Crash Recovery

The Problem

Databases crash. Power fails, operating systems panic, processes get killed. When this happens, the database must be able to restart and return to a consistent state without losing committed data.

Consider what might be in-flight when a crash occurs:

Scenario: Crash during normal operation

Buffer Pool (RAM):
  Page 5: dirty, modified by committed txn
  Page 8: dirty, modified by uncommitted txn
  Page 12: dirty, partially written by in-progress txn

WAL (Disk):
  [committed txn records][uncommitted txn records][partial frame?]

Database File (Disk):
  [old versions of pages - some stale, some current]

After restart, we need to:

  1. Redo committed work - If a transaction committed (COMMIT record in WAL) but its changes weren't flushed to the database file, redo them
  2. Ignore uncommitted work - If a transaction never committed, pretend it never happened

The ARIES Philosophy

Our recovery is inspired by ARIES (Algorithms for Recovery and Isolation Exploiting Semantics), a recovery algorithm developed at IBM. The key insight:

Write-Ahead Logging + Redo at Recovery = Durability

The WAL contains everything we need. After a crash:

  1. Read the WAL from the last checkpoint
  2. Determine which transactions committed
  3. Redo only committed operations

Two-Phase Recovery

Phase 1: Analysis

Scan the WAL to understand what happened:

WAL Contents:
┌────────────────────────────────────────────────────┐
│ LSN 1: TXN_BEGIN (txn=1)         → txn 1 started  │
│ LSN 2: INSERT (txn=1)            → txn 1 modified │
│ LSN 3: TXN_BEGIN (txn=2)         → txn 2 started  │
│ LSN 4: INSERT (txn=2)            → txn 2 modified │
│ LSN 5: TXN_COMMIT (txn=1)        → txn 1 COMMITTED│
│ LSN 6: UPDATE (txn=2)            → txn 2 modified │
│ ─── CRASH ───                                      │
└────────────────────────────────────────────────────┘

Analysis Result:
  Transaction 1: COMMITTED (has TXN_COMMIT)
  Transaction 2: IN_PROGRESS (no commit/abort)

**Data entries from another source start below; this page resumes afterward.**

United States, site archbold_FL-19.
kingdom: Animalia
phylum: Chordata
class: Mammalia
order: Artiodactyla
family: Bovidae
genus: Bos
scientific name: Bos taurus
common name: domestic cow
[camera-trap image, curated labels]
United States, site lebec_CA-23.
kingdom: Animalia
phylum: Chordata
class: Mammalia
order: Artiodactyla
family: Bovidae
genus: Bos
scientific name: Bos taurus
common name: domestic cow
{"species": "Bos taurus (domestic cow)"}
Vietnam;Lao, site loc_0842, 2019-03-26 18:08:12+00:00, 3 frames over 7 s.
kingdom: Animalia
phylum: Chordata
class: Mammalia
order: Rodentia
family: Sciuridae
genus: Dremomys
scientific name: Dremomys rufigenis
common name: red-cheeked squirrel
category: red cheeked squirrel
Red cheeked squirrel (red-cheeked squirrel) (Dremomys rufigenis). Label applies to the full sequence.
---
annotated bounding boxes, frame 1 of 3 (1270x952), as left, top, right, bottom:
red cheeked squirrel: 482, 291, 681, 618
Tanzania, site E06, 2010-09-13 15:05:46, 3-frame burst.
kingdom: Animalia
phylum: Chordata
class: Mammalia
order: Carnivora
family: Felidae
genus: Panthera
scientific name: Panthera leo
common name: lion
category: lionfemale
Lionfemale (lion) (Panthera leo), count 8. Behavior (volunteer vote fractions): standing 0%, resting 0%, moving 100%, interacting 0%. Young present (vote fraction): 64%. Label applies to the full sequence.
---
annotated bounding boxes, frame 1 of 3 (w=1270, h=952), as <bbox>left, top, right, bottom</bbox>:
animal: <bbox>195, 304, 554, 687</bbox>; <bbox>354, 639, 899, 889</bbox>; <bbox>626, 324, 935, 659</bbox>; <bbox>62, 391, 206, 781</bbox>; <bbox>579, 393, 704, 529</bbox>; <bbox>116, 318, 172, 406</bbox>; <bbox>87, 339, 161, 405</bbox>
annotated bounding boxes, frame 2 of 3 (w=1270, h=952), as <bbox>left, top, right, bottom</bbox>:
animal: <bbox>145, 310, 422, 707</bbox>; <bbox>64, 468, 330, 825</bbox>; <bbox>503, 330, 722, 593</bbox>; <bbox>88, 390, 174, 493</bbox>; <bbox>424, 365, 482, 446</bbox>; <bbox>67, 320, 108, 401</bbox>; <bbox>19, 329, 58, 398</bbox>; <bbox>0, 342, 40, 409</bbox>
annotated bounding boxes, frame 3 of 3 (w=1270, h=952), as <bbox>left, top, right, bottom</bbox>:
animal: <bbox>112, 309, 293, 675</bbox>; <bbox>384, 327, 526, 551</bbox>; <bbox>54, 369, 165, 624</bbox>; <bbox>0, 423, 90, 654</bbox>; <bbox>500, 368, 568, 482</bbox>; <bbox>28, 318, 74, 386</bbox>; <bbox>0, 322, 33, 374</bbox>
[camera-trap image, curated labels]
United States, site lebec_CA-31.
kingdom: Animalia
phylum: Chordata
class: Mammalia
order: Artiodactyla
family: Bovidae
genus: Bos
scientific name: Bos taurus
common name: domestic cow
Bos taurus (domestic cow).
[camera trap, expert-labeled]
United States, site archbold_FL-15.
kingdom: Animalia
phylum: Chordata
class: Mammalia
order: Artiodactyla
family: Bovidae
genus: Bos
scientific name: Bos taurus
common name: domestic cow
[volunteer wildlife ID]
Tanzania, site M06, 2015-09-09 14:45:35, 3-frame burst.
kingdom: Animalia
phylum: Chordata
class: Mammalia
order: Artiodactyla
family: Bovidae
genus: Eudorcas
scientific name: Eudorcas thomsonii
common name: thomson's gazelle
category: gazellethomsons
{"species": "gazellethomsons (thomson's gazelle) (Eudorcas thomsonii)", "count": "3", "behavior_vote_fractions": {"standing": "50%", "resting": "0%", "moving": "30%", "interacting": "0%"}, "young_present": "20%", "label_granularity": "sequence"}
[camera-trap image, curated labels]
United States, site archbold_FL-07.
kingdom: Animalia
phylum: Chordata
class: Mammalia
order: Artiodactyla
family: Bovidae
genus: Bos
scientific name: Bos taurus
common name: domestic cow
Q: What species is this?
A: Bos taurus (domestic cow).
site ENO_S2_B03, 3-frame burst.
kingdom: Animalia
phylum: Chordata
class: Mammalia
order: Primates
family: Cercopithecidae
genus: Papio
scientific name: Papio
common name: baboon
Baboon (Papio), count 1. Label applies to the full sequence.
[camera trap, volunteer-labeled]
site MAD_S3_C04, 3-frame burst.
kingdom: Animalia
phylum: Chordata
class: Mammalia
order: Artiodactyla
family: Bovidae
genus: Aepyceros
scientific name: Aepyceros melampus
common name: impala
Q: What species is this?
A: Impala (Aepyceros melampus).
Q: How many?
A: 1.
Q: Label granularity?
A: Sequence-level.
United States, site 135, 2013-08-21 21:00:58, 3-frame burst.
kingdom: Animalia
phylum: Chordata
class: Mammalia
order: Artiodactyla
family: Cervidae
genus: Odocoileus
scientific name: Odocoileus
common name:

During analysis, we build:

  1. Transaction table: State of each transaction (committed, aborted, in-progress)
  2. Redo list: All data operations that might need to be redone

Phase 2: Redo

Apply committed operations to the database:

Redo Process:
┌─────────────────────────────────────────────────────┐
│ For each operation in redo_list:                    │
│   1. Check if transaction committed                 │
│      - If not: skip (discard uncommitted changes)   │
│   2. Apply the operation to database file           │
│   3. Continue to next operation                     │
└─────────────────────────────────────────────────────┘

Result:
  LSN 2 (INSERT, txn=1): REDO (txn 1 committed)
  LSN 4 (INSERT, txn=2): SKIP (txn 2 didn't commit)
  LSN 6 (UPDATE, txn=2): SKIP (txn 2 didn't commit)

Why No Undo?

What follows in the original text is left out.